_WHAT YOU ARE ASKED TO DO_
Restate verbatim the span of lines below between the line with "A: Odocoileus virginianus" and the line with "common name: hartebeest", including those two lines, and only that span.
(STUDY MATERIAL begins)
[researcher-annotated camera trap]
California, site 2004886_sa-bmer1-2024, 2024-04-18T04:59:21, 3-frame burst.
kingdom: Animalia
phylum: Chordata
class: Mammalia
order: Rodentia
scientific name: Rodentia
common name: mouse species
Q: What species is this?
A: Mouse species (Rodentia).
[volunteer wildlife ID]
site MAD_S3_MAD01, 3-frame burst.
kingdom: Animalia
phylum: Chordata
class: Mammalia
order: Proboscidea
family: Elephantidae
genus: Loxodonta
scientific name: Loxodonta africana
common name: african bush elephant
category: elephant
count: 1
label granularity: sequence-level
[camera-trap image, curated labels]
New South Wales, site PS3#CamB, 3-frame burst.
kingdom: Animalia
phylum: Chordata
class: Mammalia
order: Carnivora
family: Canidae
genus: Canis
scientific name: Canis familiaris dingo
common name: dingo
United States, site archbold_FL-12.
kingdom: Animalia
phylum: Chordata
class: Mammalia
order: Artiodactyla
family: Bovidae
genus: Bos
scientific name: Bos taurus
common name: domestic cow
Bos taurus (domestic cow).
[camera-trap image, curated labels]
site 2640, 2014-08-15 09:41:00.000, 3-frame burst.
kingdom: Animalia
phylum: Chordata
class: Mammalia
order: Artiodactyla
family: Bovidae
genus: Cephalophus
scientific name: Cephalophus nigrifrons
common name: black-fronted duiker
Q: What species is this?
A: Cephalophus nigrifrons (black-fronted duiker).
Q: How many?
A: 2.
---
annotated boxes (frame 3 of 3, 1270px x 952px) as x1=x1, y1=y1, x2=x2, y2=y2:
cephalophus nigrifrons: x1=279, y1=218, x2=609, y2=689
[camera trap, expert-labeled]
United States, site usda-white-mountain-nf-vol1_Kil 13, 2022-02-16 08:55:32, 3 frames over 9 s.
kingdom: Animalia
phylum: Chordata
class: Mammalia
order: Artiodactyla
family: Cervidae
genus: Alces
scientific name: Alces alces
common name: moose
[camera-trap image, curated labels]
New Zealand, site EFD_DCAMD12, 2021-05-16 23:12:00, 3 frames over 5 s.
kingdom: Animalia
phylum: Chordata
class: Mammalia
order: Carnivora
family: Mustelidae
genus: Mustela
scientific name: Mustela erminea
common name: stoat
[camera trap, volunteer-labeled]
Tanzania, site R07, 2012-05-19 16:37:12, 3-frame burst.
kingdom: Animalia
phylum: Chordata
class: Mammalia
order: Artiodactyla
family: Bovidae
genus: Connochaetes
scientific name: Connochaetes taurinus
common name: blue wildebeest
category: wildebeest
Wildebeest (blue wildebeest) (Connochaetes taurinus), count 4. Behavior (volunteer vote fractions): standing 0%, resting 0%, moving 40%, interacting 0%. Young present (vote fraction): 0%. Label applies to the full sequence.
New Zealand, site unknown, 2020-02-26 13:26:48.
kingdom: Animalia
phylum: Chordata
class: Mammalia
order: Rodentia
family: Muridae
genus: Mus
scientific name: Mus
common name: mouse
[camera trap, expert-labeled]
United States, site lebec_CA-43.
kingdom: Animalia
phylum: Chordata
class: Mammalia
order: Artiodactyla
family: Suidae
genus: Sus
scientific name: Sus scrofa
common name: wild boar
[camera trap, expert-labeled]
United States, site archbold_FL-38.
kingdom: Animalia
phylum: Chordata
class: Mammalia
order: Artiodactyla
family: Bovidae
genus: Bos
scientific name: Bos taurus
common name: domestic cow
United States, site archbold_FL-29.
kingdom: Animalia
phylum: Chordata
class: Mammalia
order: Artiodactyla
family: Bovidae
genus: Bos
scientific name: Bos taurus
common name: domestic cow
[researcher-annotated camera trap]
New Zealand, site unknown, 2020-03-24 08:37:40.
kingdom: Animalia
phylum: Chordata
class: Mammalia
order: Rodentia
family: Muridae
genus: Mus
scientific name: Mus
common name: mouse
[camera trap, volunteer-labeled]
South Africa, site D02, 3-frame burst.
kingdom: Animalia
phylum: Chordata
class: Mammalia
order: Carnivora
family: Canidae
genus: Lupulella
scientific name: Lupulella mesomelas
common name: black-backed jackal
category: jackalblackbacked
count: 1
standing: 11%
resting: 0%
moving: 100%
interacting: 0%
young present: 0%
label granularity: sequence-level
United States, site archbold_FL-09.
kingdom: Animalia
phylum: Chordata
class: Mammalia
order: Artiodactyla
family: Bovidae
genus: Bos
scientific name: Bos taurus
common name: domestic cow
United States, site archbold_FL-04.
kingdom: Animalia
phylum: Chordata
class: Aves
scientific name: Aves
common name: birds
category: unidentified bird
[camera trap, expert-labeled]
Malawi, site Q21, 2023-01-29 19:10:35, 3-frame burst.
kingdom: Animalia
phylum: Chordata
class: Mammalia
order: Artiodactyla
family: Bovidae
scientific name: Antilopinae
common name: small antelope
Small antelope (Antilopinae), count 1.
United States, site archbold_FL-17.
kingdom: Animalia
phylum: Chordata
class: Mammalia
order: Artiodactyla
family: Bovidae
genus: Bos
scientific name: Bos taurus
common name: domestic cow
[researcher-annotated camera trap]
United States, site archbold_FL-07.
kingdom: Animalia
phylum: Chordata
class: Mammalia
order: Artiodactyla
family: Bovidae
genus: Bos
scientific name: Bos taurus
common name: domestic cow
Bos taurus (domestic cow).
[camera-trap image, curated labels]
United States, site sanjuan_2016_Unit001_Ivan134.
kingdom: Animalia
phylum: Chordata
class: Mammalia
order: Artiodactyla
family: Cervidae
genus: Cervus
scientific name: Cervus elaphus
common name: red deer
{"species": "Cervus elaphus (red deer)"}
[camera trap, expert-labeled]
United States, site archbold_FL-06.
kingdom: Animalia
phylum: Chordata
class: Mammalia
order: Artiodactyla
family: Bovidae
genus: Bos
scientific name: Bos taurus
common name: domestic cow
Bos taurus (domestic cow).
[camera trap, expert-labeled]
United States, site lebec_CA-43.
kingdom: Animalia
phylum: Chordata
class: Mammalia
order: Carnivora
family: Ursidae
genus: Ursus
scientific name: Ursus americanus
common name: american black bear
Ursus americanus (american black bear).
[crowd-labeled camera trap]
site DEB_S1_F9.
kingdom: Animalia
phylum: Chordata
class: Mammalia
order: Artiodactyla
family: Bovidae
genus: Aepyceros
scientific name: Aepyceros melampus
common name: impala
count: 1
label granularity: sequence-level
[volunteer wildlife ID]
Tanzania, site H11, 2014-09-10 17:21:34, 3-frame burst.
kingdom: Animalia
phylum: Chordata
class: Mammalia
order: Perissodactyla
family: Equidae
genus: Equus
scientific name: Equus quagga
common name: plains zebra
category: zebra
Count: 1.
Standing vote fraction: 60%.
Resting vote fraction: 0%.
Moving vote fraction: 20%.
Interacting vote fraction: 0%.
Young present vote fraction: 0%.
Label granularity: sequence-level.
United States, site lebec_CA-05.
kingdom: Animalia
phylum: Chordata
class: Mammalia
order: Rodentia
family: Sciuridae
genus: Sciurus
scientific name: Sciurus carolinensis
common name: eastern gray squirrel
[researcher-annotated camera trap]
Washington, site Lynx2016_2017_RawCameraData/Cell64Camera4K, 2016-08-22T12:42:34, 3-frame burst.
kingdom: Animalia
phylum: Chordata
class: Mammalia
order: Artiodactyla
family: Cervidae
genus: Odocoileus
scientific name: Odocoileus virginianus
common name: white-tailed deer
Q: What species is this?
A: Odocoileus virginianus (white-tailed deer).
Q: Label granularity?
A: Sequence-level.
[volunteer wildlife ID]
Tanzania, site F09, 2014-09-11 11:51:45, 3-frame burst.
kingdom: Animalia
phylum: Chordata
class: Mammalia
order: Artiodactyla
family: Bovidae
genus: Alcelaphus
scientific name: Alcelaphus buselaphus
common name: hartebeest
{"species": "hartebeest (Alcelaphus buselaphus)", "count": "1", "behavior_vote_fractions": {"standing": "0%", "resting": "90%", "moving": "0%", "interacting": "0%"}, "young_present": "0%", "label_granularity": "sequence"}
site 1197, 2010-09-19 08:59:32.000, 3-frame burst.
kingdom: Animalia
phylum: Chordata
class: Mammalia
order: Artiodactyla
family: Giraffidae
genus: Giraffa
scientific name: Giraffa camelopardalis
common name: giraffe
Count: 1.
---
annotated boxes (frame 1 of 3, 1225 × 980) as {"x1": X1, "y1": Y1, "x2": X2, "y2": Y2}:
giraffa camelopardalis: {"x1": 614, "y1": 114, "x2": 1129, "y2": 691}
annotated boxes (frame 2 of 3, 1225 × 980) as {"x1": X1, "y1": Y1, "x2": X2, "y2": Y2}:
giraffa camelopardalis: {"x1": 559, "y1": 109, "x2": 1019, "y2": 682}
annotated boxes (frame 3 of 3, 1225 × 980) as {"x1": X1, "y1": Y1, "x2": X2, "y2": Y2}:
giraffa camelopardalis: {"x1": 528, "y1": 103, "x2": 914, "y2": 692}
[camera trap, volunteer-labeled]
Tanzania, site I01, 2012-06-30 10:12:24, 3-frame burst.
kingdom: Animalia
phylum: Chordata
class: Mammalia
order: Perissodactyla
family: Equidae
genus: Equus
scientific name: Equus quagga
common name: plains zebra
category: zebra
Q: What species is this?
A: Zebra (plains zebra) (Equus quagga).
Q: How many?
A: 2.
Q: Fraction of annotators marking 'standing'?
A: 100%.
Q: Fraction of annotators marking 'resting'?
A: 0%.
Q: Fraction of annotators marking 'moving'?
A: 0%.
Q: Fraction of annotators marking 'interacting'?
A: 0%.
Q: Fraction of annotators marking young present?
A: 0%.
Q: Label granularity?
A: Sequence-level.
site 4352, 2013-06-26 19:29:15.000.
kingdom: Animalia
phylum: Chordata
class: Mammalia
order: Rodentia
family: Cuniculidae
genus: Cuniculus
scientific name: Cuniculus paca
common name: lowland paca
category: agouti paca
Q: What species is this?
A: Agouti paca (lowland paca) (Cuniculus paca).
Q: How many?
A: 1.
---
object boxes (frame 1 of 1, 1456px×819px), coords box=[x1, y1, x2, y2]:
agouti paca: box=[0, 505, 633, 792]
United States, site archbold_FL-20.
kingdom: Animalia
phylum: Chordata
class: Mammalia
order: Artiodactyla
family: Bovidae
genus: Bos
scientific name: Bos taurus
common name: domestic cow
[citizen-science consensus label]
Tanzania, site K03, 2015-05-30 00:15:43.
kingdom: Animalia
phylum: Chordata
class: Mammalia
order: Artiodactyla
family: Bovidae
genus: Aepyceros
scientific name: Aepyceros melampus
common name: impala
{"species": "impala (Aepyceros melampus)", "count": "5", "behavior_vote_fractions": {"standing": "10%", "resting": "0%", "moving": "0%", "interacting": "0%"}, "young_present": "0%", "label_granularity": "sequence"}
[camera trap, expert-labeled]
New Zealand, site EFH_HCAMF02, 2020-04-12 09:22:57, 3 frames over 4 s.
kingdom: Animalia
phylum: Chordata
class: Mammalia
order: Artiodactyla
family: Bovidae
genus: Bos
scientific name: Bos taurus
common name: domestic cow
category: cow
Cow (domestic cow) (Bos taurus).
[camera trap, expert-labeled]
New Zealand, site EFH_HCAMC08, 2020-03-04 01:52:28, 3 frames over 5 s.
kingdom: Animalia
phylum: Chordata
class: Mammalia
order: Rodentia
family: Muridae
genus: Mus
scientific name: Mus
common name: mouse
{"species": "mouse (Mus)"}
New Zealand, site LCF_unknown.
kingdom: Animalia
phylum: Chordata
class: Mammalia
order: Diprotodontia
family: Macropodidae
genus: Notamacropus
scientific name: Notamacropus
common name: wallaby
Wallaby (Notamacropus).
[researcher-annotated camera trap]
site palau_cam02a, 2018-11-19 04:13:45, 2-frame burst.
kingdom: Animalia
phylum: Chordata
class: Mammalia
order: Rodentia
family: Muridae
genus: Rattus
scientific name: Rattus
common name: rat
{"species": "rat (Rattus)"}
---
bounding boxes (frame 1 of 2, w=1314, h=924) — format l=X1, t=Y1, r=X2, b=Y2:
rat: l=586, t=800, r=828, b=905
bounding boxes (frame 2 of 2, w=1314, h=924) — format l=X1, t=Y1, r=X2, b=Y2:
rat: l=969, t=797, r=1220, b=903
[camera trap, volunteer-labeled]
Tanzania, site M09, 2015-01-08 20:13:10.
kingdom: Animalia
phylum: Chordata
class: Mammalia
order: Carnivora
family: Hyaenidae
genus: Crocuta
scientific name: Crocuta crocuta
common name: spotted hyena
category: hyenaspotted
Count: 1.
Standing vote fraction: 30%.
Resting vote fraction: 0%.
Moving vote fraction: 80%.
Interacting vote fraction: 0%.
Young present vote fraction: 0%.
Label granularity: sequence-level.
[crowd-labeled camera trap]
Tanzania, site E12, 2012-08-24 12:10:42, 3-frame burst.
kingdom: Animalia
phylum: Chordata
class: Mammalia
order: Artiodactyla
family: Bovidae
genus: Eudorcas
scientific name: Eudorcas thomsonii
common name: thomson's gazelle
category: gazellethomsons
(STUDY MATERIAL ends)
_PROBLEM SOLUTION_
A: Odocoileus virginianus (white-tailed deer).
Q: Label granularity?
A: Sequence-level.
[volunteer wildlife ID]
Tanzania, site F09, 2014-09-11 11:51:45, 3-frame burst.
kingdom: Animalia
phylum: Chordata
class: Mammalia
order: Artiodactyla
family: Bovidae
genus: Alcelaphus
scientific name: Alcelaphus buselaphus
common name: hartebeest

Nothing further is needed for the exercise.